Scan mode 0, “lockstep”, scans the same inode number in each subvol at close to the same time. This is useful if the subvols are snapshots with a common ancestor, since the same inode number in each subvol will have similar or identical contents. This maximizes the likelihood that all of the references to a snapshot of a file are scanned at close to the same time, improving dedupe hit rate and possibly taking advantage of VFS caching in the Linux kernel. If the subvols are unrelated (i.e. not snapshots of a single subvol) then this mode does not provide significant benefit over random selection. This mode uses smaller amounts of temporary space for shorter periods of time when most subvols are snapshots. When a new snapshot is created, this mode will stop scanning other subvols and scan the new snapshot until the same inode number is reached in each subvol, which will effectively stop dedupe temporarily as this data has already been scanned and deduped in the other snapshots.

Scan mode 1, “independent”, scans the next inode with new data in each subvol.
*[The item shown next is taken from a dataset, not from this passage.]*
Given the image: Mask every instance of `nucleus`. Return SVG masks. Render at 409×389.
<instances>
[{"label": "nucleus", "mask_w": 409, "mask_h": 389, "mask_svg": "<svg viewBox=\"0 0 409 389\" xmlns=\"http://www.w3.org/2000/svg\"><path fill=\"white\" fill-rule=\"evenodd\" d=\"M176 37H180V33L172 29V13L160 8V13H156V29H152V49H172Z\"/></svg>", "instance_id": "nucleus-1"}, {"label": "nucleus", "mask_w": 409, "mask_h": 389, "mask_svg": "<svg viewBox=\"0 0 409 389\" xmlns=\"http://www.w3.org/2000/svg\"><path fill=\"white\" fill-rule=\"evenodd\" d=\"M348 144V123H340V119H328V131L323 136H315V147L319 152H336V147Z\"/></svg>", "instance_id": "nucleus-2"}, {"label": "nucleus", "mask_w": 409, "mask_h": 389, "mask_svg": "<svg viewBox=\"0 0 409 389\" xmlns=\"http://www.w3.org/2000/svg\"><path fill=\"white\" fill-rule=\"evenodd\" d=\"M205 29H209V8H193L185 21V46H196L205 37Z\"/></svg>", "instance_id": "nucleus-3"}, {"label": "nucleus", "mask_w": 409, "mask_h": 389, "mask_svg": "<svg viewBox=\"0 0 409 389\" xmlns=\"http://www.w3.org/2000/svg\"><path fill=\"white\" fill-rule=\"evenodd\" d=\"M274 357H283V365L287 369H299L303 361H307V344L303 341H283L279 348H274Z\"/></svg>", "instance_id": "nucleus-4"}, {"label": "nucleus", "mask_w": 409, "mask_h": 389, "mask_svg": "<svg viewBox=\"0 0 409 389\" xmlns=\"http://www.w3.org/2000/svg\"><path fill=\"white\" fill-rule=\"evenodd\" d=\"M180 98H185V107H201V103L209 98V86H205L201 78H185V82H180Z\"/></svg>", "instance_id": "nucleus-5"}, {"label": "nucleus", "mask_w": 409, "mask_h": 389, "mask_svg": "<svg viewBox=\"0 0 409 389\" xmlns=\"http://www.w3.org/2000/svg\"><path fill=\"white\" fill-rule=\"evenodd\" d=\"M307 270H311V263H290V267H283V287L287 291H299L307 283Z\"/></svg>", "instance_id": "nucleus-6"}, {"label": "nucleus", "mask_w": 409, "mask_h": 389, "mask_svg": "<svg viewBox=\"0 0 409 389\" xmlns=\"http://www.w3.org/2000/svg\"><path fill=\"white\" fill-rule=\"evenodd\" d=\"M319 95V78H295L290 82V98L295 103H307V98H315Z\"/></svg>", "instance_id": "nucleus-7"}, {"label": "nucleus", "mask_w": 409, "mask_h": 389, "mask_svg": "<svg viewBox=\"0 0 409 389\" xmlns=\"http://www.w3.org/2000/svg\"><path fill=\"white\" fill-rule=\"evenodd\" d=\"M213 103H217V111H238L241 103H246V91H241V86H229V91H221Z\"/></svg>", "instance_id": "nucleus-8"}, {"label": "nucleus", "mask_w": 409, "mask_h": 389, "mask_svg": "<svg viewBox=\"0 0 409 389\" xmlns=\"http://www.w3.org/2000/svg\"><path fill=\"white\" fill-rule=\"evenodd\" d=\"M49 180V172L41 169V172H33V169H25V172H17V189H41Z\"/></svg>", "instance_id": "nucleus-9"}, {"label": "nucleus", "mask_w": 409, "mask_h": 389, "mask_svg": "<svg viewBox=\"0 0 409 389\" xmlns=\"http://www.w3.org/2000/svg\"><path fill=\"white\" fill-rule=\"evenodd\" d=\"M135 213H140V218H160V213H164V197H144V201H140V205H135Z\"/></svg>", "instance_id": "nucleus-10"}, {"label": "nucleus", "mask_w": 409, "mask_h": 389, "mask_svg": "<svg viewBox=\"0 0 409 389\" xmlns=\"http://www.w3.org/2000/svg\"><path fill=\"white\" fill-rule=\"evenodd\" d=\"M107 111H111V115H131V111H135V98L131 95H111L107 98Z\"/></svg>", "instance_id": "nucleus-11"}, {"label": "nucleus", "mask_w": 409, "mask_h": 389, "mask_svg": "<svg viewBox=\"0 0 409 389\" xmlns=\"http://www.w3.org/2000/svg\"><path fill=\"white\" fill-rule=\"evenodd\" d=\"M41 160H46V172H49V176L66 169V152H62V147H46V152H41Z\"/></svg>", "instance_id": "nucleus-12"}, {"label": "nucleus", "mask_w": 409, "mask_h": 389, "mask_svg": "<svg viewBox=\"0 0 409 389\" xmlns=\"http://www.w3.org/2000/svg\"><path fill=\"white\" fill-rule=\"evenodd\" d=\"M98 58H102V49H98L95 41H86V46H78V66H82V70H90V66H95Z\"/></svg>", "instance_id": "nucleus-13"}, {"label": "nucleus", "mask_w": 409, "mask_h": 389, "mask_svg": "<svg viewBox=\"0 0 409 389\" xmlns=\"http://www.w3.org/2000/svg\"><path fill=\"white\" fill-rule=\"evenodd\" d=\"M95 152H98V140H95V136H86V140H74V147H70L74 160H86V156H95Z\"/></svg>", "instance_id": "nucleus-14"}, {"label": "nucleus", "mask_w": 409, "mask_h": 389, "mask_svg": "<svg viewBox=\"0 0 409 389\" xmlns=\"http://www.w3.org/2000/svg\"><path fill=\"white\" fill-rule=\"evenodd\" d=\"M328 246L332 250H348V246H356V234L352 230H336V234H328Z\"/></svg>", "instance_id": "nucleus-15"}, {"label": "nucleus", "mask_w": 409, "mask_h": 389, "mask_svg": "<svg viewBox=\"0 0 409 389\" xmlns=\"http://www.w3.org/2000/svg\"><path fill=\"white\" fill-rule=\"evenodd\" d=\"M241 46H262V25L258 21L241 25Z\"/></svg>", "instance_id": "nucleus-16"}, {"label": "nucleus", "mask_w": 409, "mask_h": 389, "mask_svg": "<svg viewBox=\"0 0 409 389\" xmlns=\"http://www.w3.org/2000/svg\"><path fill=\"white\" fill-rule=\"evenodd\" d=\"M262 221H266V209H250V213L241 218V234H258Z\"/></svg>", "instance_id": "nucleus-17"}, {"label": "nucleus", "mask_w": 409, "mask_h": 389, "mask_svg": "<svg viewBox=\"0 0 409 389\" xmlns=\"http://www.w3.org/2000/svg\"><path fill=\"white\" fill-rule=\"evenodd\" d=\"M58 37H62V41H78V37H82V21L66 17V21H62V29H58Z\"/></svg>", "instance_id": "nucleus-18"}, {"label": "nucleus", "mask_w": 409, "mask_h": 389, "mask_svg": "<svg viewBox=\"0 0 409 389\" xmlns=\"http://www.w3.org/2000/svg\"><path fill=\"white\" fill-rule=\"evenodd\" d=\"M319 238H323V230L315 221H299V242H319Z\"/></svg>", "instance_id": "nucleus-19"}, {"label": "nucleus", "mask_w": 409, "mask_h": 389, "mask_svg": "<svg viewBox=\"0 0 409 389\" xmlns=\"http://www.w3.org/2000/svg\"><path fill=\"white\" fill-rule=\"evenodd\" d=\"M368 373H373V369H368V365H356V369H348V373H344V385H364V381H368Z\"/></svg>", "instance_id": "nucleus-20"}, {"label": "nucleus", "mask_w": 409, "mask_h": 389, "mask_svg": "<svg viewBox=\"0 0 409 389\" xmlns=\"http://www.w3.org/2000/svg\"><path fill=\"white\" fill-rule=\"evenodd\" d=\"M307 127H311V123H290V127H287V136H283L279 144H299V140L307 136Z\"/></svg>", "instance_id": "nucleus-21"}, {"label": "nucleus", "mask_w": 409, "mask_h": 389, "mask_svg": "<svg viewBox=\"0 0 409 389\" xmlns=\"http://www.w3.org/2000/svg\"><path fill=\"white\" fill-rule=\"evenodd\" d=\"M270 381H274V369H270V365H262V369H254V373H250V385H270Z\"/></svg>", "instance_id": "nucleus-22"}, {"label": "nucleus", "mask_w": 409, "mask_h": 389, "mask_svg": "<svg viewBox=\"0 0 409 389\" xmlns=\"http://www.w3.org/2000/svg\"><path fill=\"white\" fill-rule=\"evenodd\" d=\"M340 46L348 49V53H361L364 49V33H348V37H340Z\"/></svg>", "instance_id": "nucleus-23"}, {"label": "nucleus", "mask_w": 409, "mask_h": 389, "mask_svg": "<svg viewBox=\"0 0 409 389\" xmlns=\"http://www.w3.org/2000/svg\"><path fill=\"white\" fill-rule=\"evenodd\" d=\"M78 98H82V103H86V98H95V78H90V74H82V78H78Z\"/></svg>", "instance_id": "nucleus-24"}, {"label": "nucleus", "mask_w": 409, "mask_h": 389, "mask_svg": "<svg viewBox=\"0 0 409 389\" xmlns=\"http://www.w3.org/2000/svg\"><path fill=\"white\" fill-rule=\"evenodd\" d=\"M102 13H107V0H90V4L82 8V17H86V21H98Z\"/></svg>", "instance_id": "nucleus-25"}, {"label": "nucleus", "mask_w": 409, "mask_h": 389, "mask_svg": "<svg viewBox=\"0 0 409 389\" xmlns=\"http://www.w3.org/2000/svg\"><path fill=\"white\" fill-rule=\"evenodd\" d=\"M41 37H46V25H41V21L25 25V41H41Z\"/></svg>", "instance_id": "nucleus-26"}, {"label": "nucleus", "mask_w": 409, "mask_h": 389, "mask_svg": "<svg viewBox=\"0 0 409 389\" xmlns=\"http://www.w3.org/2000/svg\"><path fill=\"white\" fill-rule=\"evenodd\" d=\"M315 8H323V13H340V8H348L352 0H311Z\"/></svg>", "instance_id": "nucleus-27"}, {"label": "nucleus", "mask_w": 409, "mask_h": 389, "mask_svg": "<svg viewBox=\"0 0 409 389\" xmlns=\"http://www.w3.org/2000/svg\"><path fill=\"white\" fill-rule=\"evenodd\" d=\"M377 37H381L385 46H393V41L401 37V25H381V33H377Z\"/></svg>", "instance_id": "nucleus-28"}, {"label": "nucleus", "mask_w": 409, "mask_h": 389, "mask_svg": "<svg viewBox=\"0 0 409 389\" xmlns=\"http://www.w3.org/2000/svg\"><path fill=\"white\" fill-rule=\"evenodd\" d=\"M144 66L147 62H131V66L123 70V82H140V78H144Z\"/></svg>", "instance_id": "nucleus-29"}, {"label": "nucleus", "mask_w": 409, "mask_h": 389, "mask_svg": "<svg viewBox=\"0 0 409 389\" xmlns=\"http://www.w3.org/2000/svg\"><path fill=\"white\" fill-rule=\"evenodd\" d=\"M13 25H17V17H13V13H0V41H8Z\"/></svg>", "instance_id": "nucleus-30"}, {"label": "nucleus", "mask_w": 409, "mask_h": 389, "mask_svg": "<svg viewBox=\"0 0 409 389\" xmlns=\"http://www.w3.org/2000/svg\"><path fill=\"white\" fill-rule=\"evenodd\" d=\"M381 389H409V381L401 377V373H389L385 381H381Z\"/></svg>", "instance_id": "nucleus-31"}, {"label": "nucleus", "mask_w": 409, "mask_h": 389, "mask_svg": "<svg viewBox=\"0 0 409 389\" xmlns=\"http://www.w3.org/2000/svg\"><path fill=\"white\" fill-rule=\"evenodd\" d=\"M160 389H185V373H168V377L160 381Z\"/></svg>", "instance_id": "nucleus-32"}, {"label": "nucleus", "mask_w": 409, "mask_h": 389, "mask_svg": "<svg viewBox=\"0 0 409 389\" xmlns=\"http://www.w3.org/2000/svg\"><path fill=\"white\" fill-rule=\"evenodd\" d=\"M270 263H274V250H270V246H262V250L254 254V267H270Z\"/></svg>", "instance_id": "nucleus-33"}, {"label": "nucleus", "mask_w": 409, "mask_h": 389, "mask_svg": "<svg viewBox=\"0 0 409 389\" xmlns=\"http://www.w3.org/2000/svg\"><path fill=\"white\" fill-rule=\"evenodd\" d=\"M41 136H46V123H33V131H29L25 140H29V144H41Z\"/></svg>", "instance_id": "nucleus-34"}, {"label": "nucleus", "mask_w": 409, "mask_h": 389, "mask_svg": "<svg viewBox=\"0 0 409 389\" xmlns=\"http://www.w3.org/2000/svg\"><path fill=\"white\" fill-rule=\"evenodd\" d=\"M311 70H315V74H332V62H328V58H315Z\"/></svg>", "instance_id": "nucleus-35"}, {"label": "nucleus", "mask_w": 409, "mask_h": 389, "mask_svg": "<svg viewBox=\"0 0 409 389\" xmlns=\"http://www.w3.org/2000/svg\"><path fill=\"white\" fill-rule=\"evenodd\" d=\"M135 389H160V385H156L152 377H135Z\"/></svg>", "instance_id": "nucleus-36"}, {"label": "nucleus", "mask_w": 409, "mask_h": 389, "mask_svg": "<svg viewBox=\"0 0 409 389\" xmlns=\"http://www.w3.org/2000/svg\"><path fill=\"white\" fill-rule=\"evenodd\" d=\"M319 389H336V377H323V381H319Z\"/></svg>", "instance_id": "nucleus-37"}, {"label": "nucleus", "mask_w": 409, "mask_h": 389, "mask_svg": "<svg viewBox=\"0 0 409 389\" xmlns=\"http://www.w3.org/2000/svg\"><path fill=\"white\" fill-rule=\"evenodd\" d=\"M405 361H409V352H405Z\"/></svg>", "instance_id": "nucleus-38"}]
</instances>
Each subvol’s scanner shares inodes uniformly with all other subvol scanners until the subvol has no new inodes left. This mode makes continuous forward progress across the filesystem and provides average performance across a variety of workloads, but is slow to respond to new data, and may spend a lot of time deduping short-lived subvols that will soon be deleted when it is preferable to dedupe long-lived subvols that will be the origin of future snapshots. When a new snapshot is created, previous subvol scans continue as before, but the time is now divided among one more subvol.

Scan mode 2, “sequential”, scans one subvol at a time, in numerical subvol ID order, processing each subvol completely before proceeding to the next subvol. This avoids spending time scanning short-lived snapshots that will be deleted before they can be fully deduped (e.g. those used for btrfs send). Scanning is concentrated on older subvols that are more likely to be origin subvols for future snapshots, eliminating the need to dedupe future snapshots separately. This mode uses the largest amount of temporary space for the longest time, and typically requires a larger hash table to maintain dedupe hit rate.

Scan mode 3, “recent”, scans the subvols with the highest min_transid value first (i.e. the ones that were most recently completely scanned), then falls back to “independent” mode to break ties. This interrupts long scans of old subvols to give a rapid dedupe response to new data, then returns to the old subvols after the new data is scanned. It is useful for large filesystems with multiple active subvols and rotating snapshots, where the first-pass scan can take months, but new duplicate data appears every day.

The default scan mode is 1, “independent”.

If you are using bees for the first time on a filesystem with many existing snapshots, you should read about snapshot gotchas.

Threads and load management

By default, bees creates one worker thread for each CPU detected. These threads then perform scanning and dedupe operations. The number of worker threads can be set with the --thread-count and --thread-factor options.

If desired, bees can automatically increase or decrease the number of worker threads in response to system load. This reduces impact on the rest of the system by pausing bees when other CPU and IO intensive loads are active on the system, and resumes bees when the other loads are inactive. This is configured with the --loadavg-target and --thread-min options.

Log verbosity

bees can be made less chatty with the --verbose option.